§ **Records provided**:
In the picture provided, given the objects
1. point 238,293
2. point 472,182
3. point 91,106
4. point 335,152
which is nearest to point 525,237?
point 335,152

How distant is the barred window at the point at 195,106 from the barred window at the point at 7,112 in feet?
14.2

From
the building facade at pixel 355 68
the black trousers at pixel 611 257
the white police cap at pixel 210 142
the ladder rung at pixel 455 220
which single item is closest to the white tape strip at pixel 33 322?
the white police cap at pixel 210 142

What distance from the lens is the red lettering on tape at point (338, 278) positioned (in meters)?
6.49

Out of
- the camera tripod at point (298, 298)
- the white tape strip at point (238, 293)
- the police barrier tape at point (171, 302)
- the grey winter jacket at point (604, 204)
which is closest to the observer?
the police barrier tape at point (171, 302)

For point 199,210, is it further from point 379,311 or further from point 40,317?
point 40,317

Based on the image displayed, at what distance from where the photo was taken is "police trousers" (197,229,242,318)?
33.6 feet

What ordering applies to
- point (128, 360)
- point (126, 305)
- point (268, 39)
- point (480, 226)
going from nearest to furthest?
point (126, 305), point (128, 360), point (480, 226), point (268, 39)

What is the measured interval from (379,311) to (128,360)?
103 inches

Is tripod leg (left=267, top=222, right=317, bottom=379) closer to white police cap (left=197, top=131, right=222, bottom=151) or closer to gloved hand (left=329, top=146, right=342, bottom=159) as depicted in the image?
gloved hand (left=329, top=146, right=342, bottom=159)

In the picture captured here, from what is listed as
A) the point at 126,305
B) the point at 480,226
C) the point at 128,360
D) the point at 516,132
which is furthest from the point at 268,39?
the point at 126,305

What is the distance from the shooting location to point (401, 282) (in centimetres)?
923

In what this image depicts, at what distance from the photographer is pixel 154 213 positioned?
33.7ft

§ **Goal of the exercise**: Please render every line of the records above as a JSON list of strings, one string per line, with blank lines left out.

§ **Reply**:
[
  "In the picture provided, given the objects",
  "1. point 238,293",
  "2. point 472,182",
  "3. point 91,106",
  "4. point 335,152",
  "which is nearest to point 525,237?",
  "point 335,152",
  "How distant is the barred window at the point at 195,106 from the barred window at the point at 7,112 in feet?",
  "14.2",
  "From",
  "the building facade at pixel 355 68",
  "the black trousers at pixel 611 257",
  "the white police cap at pixel 210 142",
  "the ladder rung at pixel 455 220",
  "which single item is closest to the white tape strip at pixel 33 322?",
  "the white police cap at pixel 210 142",
  "What distance from the lens is the red lettering on tape at point (338, 278) positioned (in meters)?",
  "6.49",
  "Out of",
  "- the camera tripod at point (298, 298)",
  "- the white tape strip at point (238, 293)",
  "- the police barrier tape at point (171, 302)",
  "- the grey winter jacket at point (604, 204)",
  "which is closest to the observer?",
  "the police barrier tape at point (171, 302)",
  "For point 199,210, is it further from point 379,311 or further from point 40,317?",
  "point 40,317",
  "Based on the image displayed, at what distance from where the photo was taken is \"police trousers\" (197,229,242,318)?",
  "33.6 feet",
  "What ordering applies to",
  "- point (128, 360)",
  "- point (126, 305)",
  "- point (268, 39)",
  "- point (480, 226)",
  "going from nearest to furthest?",
  "point (126, 305), point (128, 360), point (480, 226), point (268, 39)",
  "What is the measured interval from (379,311) to (128,360)?",
  "103 inches",
  "Is tripod leg (left=267, top=222, right=317, bottom=379) closer to white police cap (left=197, top=131, right=222, bottom=151) or closer to gloved hand (left=329, top=146, right=342, bottom=159) as depicted in the image?",
  "gloved hand (left=329, top=146, right=342, bottom=159)",
  "In the picture captured here, from what is listed as",
  "A) the point at 126,305",
  "B) the point at 480,226",
  "C) the point at 128,360",
  "D) the point at 516,132",
  "which is furthest from the point at 268,39?",
  "the point at 126,305",
  "What is the distance from the shooting location to point (401, 282) (in centimetres)?",
  "923",
  "In what this image depicts, at what distance from the photographer is pixel 154 213 positioned?",
  "33.7ft"
]